Como diria David Harvey, para mudar a sociedade, precisamos mudar a nós mesmos
Por Márcio Moraes Valença*
Teremos de usar de todas as formas de criatividade, abrir a mente, rever conceitos e posições que defendemos no passado, mesmo no recente. Deveremos renunciar – mesmo que apenas em parte – ao árduo trabalho realizado e reestruturar os nossos pensamentos: ser propositivos sem, como antes, ser dogmáticos. São muitos os desafios do/no presente e não poderemos enfrentá-los com instrumentos pensados décadas atrás, que insistimos em proferir em nome de alguma ideologia idealizada, nem sempre real.
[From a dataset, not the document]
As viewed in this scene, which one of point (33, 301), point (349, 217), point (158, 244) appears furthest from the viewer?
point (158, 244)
A experiência recente provou a sua fragilidade e a sua pouca efetividade. Passemos, então, a pensar novas estratégias e novos instrumentos. Porque o que tentamos no passado pouco resultou além de empoderar os seus proponentes e inculcar nos mais jovens um receituário pronto. Esse caiu como uma luva, fórmula perfeita repetida à exaustão: tornou-se dado, inquestionável. Teremos, sim, de ser criativos, idealizando e transformando as nossas práticas, introduzindo mudanças na proposição de paradigmas que embasam as políticas públicas. Somos acadêmicos, muitos de nós; teremos de dar o exemplo de que é possível mudar; teremos, por isso, de ser os primeiros. Como diria David Harvey, para mudar a sociedade, precisamos mudar a nós mesmos.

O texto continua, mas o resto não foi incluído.